_WHAT YOU NEED TO DO_.
Copy out every line below without alteration.

[Records from a data collection]
..........

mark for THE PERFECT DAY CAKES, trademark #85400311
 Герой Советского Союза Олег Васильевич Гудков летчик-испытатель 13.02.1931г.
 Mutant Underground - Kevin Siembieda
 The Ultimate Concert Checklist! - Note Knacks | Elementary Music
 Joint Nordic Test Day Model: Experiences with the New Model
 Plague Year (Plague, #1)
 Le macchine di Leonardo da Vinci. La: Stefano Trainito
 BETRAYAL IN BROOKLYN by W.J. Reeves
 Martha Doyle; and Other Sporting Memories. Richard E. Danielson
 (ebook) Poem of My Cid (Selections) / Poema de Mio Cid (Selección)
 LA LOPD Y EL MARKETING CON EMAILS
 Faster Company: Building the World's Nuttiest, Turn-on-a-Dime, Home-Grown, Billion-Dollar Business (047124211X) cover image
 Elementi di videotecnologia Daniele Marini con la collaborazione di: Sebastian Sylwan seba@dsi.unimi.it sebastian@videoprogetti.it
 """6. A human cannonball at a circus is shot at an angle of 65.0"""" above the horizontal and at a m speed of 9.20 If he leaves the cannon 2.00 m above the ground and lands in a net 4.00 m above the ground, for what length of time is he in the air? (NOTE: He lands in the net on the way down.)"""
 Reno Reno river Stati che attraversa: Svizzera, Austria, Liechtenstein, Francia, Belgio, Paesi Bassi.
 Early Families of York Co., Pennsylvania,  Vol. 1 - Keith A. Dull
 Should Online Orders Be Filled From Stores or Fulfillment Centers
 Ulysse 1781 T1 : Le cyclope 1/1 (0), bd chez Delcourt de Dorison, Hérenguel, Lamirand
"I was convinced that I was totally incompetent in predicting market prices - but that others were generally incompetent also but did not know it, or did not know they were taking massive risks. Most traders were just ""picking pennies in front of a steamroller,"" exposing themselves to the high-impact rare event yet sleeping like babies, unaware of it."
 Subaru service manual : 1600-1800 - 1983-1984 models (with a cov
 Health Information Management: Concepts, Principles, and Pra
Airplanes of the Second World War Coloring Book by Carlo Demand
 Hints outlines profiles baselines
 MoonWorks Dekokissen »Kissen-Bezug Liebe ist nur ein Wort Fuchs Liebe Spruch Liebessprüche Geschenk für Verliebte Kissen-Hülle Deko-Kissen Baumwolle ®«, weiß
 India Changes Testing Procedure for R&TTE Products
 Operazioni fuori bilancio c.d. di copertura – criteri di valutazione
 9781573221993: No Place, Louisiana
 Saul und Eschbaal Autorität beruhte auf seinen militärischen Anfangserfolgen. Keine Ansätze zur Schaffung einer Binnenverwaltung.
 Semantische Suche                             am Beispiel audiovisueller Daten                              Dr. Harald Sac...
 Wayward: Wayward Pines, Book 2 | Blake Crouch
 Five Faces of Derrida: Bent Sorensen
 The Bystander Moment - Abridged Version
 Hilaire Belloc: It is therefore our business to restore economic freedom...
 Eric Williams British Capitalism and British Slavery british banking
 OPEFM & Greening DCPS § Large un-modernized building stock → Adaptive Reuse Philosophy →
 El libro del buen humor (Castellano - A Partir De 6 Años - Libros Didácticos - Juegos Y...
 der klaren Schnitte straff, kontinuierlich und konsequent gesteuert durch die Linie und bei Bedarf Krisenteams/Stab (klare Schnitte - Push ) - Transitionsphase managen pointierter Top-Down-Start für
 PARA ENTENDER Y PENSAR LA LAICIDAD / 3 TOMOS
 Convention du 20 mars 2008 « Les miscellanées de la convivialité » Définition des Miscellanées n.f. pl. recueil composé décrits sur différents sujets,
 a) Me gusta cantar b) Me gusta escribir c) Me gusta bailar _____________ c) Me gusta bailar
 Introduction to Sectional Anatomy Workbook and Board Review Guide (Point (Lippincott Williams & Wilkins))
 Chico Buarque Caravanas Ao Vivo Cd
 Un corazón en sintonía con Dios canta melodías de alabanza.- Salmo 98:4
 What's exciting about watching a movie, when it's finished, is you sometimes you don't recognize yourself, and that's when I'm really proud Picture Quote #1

..........

_SOLUTION_.
mark for THE PERFECT DAY CAKES, trademark #85400311
 Герой Советского Союза Олег Васильевич Гудков летчик-испытатель 13.02.1931г.
 Mutant Underground - Kevin Siembieda
 The Ultimate Concert Checklist! - Note Knacks | Elementary Music
 Joint Nordic Test Day Model: Experiences with the New Model
 Plague Year (Plague, #1)
 Le macchine di Leonardo da Vinci. La: Stefano Trainito
 BETRAYAL IN BROOKLYN by W.J. Reeves
 Martha Doyle; and Other Sporting Memories. Richard E. Danielson
 (ebook) Poem of My Cid (Selections) / Poema de Mio Cid (Selección)
 LA LOPD Y EL MARKETING CON EMAILS
 Faster Company: Building the World's Nuttiest, Turn-on-a-Dime, Home-Grown, Billion-Dollar Business (047124211X) cover image
 Elementi di videotecnologia Daniele Marini con la collaborazione di: Sebastian Sylwan seba@dsi.unimi.it sebastian@videoprogetti.it
 """6. A human cannonball at a circus is shot at an angle of 65.0"""" above the horizontal and at a m speed of 9.20 If he leaves the cannon 2.00 m above the ground and lands in a net 4.00 m above the ground, for what length of time is he in the air? (NOTE: He lands in the net on the way down.)"""
 Reno Reno river Stati che attraversa: Svizzera, Austria, Liechtenstein, Francia, Belgio, Paesi Bassi.
 Early Families of York Co., Pennsylvania,  Vol. 1 - Keith A. Dull
 Should Online Orders Be Filled From Stores or Fulfillment Centers
 Ulysse 1781 T1 : Le cyclope 1/1 (0), bd chez Delcourt de Dorison, Hérenguel, Lamirand
"I was convinced that I was totally incompetent in predicting market prices - but that others were generally incompetent also but did not know it, or did not know they were taking massive risks. Most traders were just ""picking pennies in front of a steamroller,"" exposing themselves to the high-impact rare event yet sleeping like babies, unaware of it."
 Subaru service manual : 1600-1800 - 1983-1984 models (with a cov
 Health Information Management: Concepts, Principles, and Pra
Airplanes of the Second World War Coloring Book by Carlo Demand
 Hints outlines profiles baselines
 MoonWorks Dekokissen »Kissen-Bezug Liebe ist nur ein Wort Fuchs Liebe Spruch Liebessprüche Geschenk für Verliebte Kissen-Hülle Deko-Kissen Baumwolle ®«, weiß
 India Changes Testing Procedure for R&TTE Products
 Operazioni fuori bilancio c.d. di copertura – criteri di valutazione
 9781573221993: No Place, Louisiana
 Saul und Eschbaal Autorität beruhte auf seinen militärischen Anfangserfolgen. Keine Ansätze zur Schaffung einer Binnenverwaltung.
 Semantische Suche                             am Beispiel audiovisueller Daten                              Dr. Harald Sac...
 Wayward: Wayward Pines, Book 2 | Blake Crouch
 Five Faces of Derrida: Bent Sorensen
 The Bystander Moment - Abridged Version
 Hilaire Belloc: It is therefore our business to restore economic freedom...
 Eric Williams British Capitalism and British Slavery british banking
 OPEFM & Greening DCPS § Large un-modernized building stock → Adaptive Reuse Philosophy →
 El libro del buen humor (Castellano - A Partir De 6 Años - Libros Didácticos - Juegos Y...
 der klaren Schnitte straff, kontinuierlich und konsequent gesteuert durch die Linie und bei Bedarf Krisenteams/Stab (klare Schnitte - Push ) - Transitionsphase managen pointierter Top-Down-Start für
 PARA ENTENDER Y PENSAR LA LAICIDAD / 3 TOMOS
 Convention du 20 mars 2008 « Les miscellanées de la convivialité » Définition des Miscellanées n.f. pl. recueil composé décrits sur différents sujets,
 a) Me gusta cantar b) Me gusta escribir c) Me gusta bailar _____________ c) Me gusta bailar
 Introduction to Sectional Anatomy Workbook and Board Review Guide (Point (Lippincott Williams & Wilkins))
 Chico Buarque Caravanas Ao Vivo Cd
 Un corazón en sintonía con Dios canta melodías de alabanza.- Salmo 98:4
 What's exciting about watching a movie, when it's finished, is you sometimes you don't recognize yourself, and that's when I'm really proud Picture Quote #1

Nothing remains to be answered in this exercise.